#### WHAT IS REQUIRED:
For this exercise, repeat the records below exactly and omit every picture.

━━ EXERCISE DATA ━━

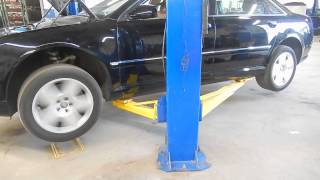 STK# A15063 2007 AUDI A8 DRIVE TRAIN TEST VIDEO(, 2015-08-21T20:00:03.000Z)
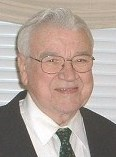 William Joseph  Olcheski Sr.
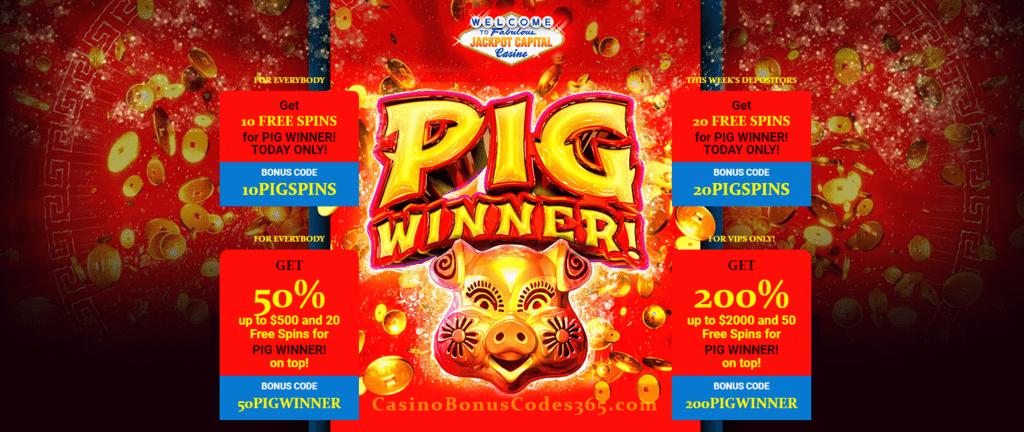 Jackpot Capital New Rtg Game Pig Winner 50 Bonus And 20 Free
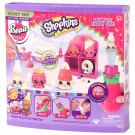 Poppit - Shopkins Activity Pack - Series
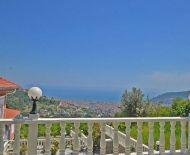 Predaj 5 izbová rodinná vila, Alanya Turecko 18204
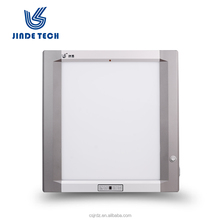 LED x-ray film viewer for 14*17'' single bank viewers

━━━

#### YOUR SOLUTION:
 STK# A15063 2007 AUDI A8 DRIVE TRAIN TEST VIDEO(, 2015-08-21T20:00:03.000Z)
 William Joseph  Olcheski Sr.
 Jackpot Capital New Rtg Game Pig Winner 50 Bonus And 20 Free
 Poppit - Shopkins Activity Pack - Series
 Predaj 5 izbová rodinná vila, Alanya Turecko 18204
 LED x-ray film viewer for 14*17'' single bank viewers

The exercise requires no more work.